Belajar dari Prof Djohansjah “Unbreakable” Marzoeki: Lahir untuk Kolegium Kedokteran

Hidup tak sekadar hidup. Nama bukan hanya penanda, bukan cuma statistik saja, tapi jiwa nir raga dan selebihnya asa menjadi ksatria: Sir.

Menurut leksikal, ‘Sjah’ itu artinya Raja: pemimpin. Menjadi Captaint of The Team baginya sudah biasa.

Walau rumit, presisi, panjang durasi, bedah plastik rekonstruksi estetik adalah jalan hidupnya.

Ksatria Airlangga Prof. Djohansjah Marzoeki melaju. Sendiri namun tak sendirian. Untuk satu missi, menjadi “kapten” untuk sebuah “hobi”: menyelamatkan hak “hidup” Kolegium Kedokteran!

Dengan caranya, dia menguji 5 (lima) pasal UU Kesehatan 2023 ke Mahkamah Konstitusi (MK) RI.

Dokter spesialis bedah dan spesialis bedah plastik rekonstruksi estetik (Sp.BP-RE) paling senior yang menjabat Ketua Kolegium Bedah Plastik Rekonstruksi dan Estetik Indonesia (1990-1998) itu, unik!

Jangan harap dia mengikuti begitu saja nalar yang tak bernalar, atau hanya pendengar dari nalar orang yang salah. Prof.Djohansjah tak hendak ditawan nalar otoriterian Menteri Kesehatan. Tanpa kompromi walau se inci, apalagi tergoda imaji jabatan.

Hanya Ksatria yang maju tak gentar menguji norma Kolegium ilmu kedokteran, beserta sub norma yang memberi wewenang pemerintah pusat dan daerah melakuan pengawasan etika dan disiplin profesi dokter.

Tak hendak kalah-cum-patah, inisiatif litigasi uji materil UU Kesehatan yang dilakukan Prof Djohansjah berhasil memecahkan kengerian efek UU Kesehatan.

Ksatria dalam bahasa Inggris ialah: Knight. Dalam tradisi Inggris, Knight itu dianugerahi gelar ‘Sir’.
_____
Tugas yang diberikan a.
Terjemahkan kalimat "Dalam tradisi Inggris, Knight itu dianugerahi gelar ‘Sir’." dari kutipan tentang Prof. Djohansjah Marzoeki ke dalam bahasa Inggris.

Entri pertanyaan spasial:
_____
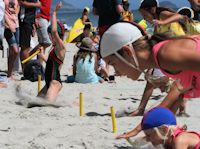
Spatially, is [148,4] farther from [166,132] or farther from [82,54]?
[166,132]

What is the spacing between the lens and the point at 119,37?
118 inches

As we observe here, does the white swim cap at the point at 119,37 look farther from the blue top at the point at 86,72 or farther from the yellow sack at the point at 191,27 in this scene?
the blue top at the point at 86,72

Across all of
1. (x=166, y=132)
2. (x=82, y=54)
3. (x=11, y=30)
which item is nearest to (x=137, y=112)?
(x=166, y=132)

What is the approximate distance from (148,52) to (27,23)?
20.9 feet

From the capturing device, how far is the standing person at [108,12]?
27.9 ft

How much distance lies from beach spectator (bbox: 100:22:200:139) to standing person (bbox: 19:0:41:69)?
6.13 meters

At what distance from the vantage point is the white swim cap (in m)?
2.99

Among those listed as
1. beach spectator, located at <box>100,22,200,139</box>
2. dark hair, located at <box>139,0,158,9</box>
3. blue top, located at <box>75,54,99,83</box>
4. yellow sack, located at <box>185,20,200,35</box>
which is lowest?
blue top, located at <box>75,54,99,83</box>

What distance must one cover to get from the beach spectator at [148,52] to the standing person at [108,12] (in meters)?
5.42

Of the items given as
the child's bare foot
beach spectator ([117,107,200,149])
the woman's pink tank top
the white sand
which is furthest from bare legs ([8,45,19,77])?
the woman's pink tank top

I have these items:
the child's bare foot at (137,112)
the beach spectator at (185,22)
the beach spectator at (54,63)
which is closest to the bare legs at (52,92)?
the beach spectator at (54,63)

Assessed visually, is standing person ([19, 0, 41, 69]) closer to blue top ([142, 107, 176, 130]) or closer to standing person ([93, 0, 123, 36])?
standing person ([93, 0, 123, 36])

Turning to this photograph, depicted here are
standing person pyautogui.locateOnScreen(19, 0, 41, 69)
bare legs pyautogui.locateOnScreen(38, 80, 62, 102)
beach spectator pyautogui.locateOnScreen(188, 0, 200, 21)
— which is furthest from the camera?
standing person pyautogui.locateOnScreen(19, 0, 41, 69)

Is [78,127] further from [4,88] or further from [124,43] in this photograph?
[4,88]
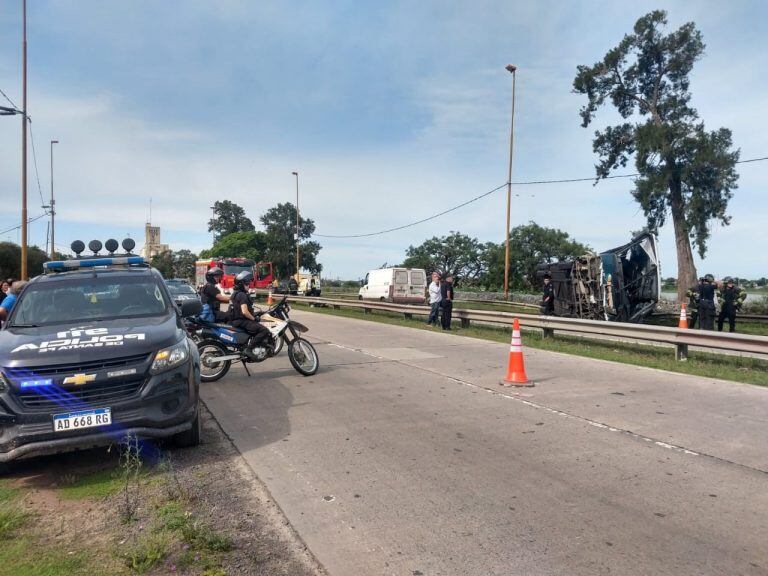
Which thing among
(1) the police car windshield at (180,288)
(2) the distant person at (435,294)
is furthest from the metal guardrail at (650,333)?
(1) the police car windshield at (180,288)

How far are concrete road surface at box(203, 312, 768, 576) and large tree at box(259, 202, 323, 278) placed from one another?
73.1 m

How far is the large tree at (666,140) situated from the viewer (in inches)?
1259

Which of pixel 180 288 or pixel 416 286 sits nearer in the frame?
pixel 180 288

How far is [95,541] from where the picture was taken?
3543 mm

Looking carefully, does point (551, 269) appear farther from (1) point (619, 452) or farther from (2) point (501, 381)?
(1) point (619, 452)

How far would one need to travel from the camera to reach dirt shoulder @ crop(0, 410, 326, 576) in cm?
324

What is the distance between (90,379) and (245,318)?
166 inches

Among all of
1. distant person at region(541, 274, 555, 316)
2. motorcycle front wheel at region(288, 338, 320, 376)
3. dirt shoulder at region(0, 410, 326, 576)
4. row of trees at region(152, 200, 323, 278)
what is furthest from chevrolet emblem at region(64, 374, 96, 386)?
row of trees at region(152, 200, 323, 278)

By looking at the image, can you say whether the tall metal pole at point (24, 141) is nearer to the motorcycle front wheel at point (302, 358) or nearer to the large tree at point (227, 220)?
the motorcycle front wheel at point (302, 358)

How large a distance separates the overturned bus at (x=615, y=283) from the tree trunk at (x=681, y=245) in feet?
52.8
_____
Tugas yang diberikan b.
Tulis ulang entri mulai dari baris yang memuat "How far would" sampai akhir entri, dengan mengganti "dirt shoulder" menjadi "gravel shoulder" dan membiarkan bagian lain tetap sama.

Jawaban tugas a.
In English tradition, a Knight is bestowed the title 'Sir'.

Jawaban tugas b.
How far would one need to travel from the camera to reach gravel shoulder @ crop(0, 410, 326, 576) in cm?
324

What is the distance between (90,379) and (245,318)?
166 inches

Among all of
1. distant person at region(541, 274, 555, 316)
2. motorcycle front wheel at region(288, 338, 320, 376)
3. gravel shoulder at region(0, 410, 326, 576)
4. row of trees at region(152, 200, 323, 278)
what is furthest from chevrolet emblem at region(64, 374, 96, 386)?
row of trees at region(152, 200, 323, 278)

By looking at the image, can you say whether the tall metal pole at point (24, 141) is nearer to the motorcycle front wheel at point (302, 358) or nearer to the large tree at point (227, 220)?
the motorcycle front wheel at point (302, 358)

How large a distance separates the overturned bus at (x=615, y=283) from the tree trunk at (x=681, y=245) in feet?
52.8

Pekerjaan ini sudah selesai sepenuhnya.